Overview

  • The ability to directly read RNA sequences in a highly parallel manner, where each species’ sequence assembly is compartmentalized.
  • The ability to read RNA sequences de novo (without needing a pre-determined sequence reference).
  • The ability to discern canonical from up to 170 different modified ribonucleotide bases (e.g., pseudouracil, 5-methylcytidine, etc.), including those known to inhibit ribonucleotide hydrolysis—irrespective of their clustering.

Regulatory scrutiny of the integrity of RNA therapeutics is expected to increase and the regulatory framework for this is in the process of being defined. Modified bases in small RNAs and RNA therapeutics are crucial for processing and biological activity through complex feedback networks involving their writing, erasing, and sensing—disruption of which results in cellular dysregulation and disease.

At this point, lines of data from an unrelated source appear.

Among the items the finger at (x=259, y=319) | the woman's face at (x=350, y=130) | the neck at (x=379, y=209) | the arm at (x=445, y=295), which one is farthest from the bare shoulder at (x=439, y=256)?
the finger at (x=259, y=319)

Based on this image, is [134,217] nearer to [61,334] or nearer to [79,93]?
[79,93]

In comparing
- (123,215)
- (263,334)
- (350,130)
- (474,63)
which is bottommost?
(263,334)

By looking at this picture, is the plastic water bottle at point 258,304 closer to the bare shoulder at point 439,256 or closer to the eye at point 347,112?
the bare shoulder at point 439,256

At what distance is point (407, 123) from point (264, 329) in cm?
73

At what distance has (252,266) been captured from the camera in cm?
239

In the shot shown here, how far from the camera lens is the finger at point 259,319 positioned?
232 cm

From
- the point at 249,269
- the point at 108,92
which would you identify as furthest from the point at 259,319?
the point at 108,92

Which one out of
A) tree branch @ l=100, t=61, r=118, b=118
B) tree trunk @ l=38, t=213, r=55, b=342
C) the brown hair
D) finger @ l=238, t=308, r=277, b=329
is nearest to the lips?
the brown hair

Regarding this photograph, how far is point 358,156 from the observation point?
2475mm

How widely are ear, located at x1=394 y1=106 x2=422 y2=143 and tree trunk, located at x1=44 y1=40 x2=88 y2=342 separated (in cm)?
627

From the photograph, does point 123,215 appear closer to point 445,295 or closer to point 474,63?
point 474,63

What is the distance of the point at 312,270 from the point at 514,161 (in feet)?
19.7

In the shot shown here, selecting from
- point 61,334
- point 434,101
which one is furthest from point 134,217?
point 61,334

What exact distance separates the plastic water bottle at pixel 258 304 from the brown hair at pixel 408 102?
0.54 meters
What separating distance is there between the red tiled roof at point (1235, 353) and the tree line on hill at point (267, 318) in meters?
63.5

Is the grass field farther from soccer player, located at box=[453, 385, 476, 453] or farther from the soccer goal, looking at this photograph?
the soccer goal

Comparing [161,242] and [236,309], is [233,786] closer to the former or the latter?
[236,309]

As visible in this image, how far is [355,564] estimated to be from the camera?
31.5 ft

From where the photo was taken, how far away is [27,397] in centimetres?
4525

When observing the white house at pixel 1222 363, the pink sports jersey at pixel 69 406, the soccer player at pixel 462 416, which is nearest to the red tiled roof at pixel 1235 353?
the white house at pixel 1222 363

For small-RNA drugs the pattern and quality of intended modifications is foundational to their effectiveness and toxicity. Modified mRNA bases are also used by cells for the regulation of half-life. Some mRNA therapies like vaccines are intentionally engineered with modified bases at specific positions to ensure persistence, while others are not; in either case, preparations can include RNAs with unintentional base modifications that create adverse events.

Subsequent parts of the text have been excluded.